▸ **THE REQUEST**:
Please change every "wooden house" in the data below to "timber house" and reproduce all of the data with nothing else altered. Leave the pictures out.

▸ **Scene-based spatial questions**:
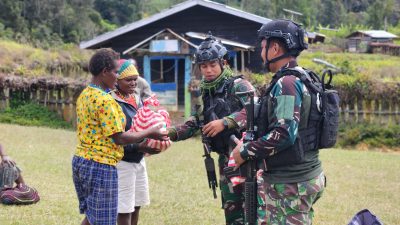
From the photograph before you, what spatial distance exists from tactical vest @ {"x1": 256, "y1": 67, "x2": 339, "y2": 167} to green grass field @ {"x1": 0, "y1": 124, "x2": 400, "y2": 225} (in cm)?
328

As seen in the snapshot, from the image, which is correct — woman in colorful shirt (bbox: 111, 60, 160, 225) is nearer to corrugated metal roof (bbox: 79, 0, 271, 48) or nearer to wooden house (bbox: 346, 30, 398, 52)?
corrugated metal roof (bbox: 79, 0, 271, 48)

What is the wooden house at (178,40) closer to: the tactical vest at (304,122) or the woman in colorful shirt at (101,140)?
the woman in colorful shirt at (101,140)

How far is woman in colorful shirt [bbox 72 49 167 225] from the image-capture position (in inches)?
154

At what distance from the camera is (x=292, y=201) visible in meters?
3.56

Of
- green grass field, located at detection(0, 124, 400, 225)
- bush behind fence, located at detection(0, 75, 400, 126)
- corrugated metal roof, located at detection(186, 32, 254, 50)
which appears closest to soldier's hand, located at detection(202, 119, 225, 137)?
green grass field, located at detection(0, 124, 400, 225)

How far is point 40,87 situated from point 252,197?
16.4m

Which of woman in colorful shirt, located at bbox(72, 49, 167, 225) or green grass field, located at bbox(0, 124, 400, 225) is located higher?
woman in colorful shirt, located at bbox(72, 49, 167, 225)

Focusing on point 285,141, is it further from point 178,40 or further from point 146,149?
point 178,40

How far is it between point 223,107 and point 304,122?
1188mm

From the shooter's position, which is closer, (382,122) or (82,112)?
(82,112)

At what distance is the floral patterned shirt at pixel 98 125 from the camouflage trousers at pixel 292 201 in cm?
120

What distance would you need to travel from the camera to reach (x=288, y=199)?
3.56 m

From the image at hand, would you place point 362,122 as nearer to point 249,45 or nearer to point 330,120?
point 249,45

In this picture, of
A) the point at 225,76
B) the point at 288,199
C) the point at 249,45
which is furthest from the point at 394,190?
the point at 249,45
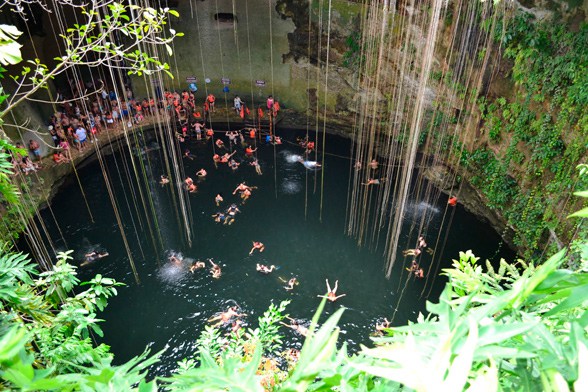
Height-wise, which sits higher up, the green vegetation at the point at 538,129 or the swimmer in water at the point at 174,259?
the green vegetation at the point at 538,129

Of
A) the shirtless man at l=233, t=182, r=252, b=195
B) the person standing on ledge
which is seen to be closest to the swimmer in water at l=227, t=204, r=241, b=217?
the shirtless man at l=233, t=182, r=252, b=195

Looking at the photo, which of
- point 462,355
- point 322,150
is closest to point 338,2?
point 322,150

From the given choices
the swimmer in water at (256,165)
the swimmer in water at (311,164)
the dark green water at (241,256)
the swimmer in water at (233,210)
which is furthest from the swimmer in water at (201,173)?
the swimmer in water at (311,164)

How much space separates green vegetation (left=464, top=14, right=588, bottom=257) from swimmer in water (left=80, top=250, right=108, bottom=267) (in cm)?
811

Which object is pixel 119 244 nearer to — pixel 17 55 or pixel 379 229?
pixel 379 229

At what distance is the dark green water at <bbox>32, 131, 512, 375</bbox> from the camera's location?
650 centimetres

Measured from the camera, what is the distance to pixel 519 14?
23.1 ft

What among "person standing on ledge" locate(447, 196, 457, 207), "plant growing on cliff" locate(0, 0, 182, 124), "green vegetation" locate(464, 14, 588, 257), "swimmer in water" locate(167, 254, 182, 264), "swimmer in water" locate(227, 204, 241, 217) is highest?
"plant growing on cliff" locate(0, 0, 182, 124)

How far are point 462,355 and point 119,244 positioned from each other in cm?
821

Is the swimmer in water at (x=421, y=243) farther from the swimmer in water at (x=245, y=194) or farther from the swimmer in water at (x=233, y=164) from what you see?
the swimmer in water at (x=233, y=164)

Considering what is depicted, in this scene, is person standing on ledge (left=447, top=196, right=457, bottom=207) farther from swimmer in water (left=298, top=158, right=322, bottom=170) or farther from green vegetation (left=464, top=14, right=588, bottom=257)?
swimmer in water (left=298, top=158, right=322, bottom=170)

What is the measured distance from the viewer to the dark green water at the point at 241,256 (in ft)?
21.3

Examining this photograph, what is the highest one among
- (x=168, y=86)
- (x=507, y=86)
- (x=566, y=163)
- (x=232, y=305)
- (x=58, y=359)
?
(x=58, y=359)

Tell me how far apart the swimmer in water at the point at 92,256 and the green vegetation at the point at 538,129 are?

▸ **COMPLETED TASK**:
From the photograph before you, what spatial distance exists from tactical vest @ {"x1": 256, "y1": 67, "x2": 339, "y2": 167} to green grass field @ {"x1": 0, "y1": 124, "x2": 400, "y2": 225} (in cm)?
328

As seen in the snapshot, from the image, which is correct — woman in colorful shirt (bbox: 111, 60, 160, 225) is nearer to corrugated metal roof (bbox: 79, 0, 271, 48) or nearer to timber house (bbox: 346, 30, 398, 52)?
corrugated metal roof (bbox: 79, 0, 271, 48)

What is the timber house at (178,40) closer to: the tactical vest at (304,122) or the woman in colorful shirt at (101,140)?
the woman in colorful shirt at (101,140)

How far is woman in colorful shirt [bbox 72 49 167 225] from the image-capture position (in inches)?
154

At what distance from the camera is (x=292, y=201) visible in meters?
3.56

Of
- green grass field, located at detection(0, 124, 400, 225)
- bush behind fence, located at detection(0, 75, 400, 126)
- corrugated metal roof, located at detection(186, 32, 254, 50)
which appears closest to soldier's hand, located at detection(202, 119, 225, 137)?
green grass field, located at detection(0, 124, 400, 225)

How far is point 40,87 situated from point 252,197?
16.4m

Which of woman in colorful shirt, located at bbox(72, 49, 167, 225) or green grass field, located at bbox(0, 124, 400, 225) is located higher?
woman in colorful shirt, located at bbox(72, 49, 167, 225)

Focusing on point 285,141, is it further from point 178,40 or further from point 146,149?
point 178,40

How far is it between point 223,107 and point 304,122?
1188mm

From the shooter's position, which is closer, (382,122) or (82,112)?
(82,112)

At what distance is the floral patterned shirt at pixel 98 125 from the camouflage trousers at pixel 292 201 in cm?
120

What distance would you need to travel from the camera to reach (x=288, y=199)?
3.56 m

From the image at hand, would you place point 362,122 as nearer to point 249,45 or nearer to point 330,120?
point 249,45

In this picture, of
A) the point at 225,76
B) the point at 288,199
C) the point at 249,45
which is furthest from the point at 394,190?
the point at 249,45
Height-wise, which sits higher up, the green vegetation at the point at 538,129 or the swimmer in water at the point at 174,259?
the green vegetation at the point at 538,129

Of
A) the shirtless man at l=233, t=182, r=252, b=195
B) the person standing on ledge
which is seen to be closest to the swimmer in water at l=227, t=204, r=241, b=217?
the shirtless man at l=233, t=182, r=252, b=195

Looking at the photo, which of
- point 462,355
- point 322,150
is closest to point 338,2?
point 322,150

From the given choices
the swimmer in water at (256,165)
the swimmer in water at (311,164)
the dark green water at (241,256)
the swimmer in water at (233,210)
which is furthest from the swimmer in water at (201,173)?
the swimmer in water at (311,164)

How much space separates green vegetation (left=464, top=14, right=588, bottom=257) from swimmer in water (left=80, top=250, right=108, bottom=267) (in cm)?
811

Which object is pixel 119 244 nearer to — pixel 17 55 or pixel 379 229?
pixel 379 229

At what distance is the dark green water at <bbox>32, 131, 512, 375</bbox> from the camera's location?
650 centimetres

Measured from the camera, what is the distance to pixel 519 14?
23.1 ft

What among "person standing on ledge" locate(447, 196, 457, 207), "plant growing on cliff" locate(0, 0, 182, 124), "green vegetation" locate(464, 14, 588, 257), "swimmer in water" locate(167, 254, 182, 264), "swimmer in water" locate(227, 204, 241, 217) is highest?
"plant growing on cliff" locate(0, 0, 182, 124)

How far are point 462,355 and point 119,244 positioned from each other in cm?
821

Is the swimmer in water at (x=421, y=243) farther from the swimmer in water at (x=245, y=194) or farther from the swimmer in water at (x=233, y=164) from what you see?
the swimmer in water at (x=233, y=164)

Considering what is depicted, in this scene, is person standing on ledge (left=447, top=196, right=457, bottom=207) farther from swimmer in water (left=298, top=158, right=322, bottom=170) or farther from green vegetation (left=464, top=14, right=588, bottom=257)?
swimmer in water (left=298, top=158, right=322, bottom=170)

What is the measured distance from the viewer to the dark green water at the point at 241,256 (in ft)?
21.3

Examining this photograph, what is the highest one among
- (x=168, y=86)
- (x=507, y=86)
- (x=566, y=163)
- (x=232, y=305)
- (x=58, y=359)
?
(x=58, y=359)

Tell me how far apart the swimmer in water at the point at 92,256 and the green vegetation at the point at 538,129 are?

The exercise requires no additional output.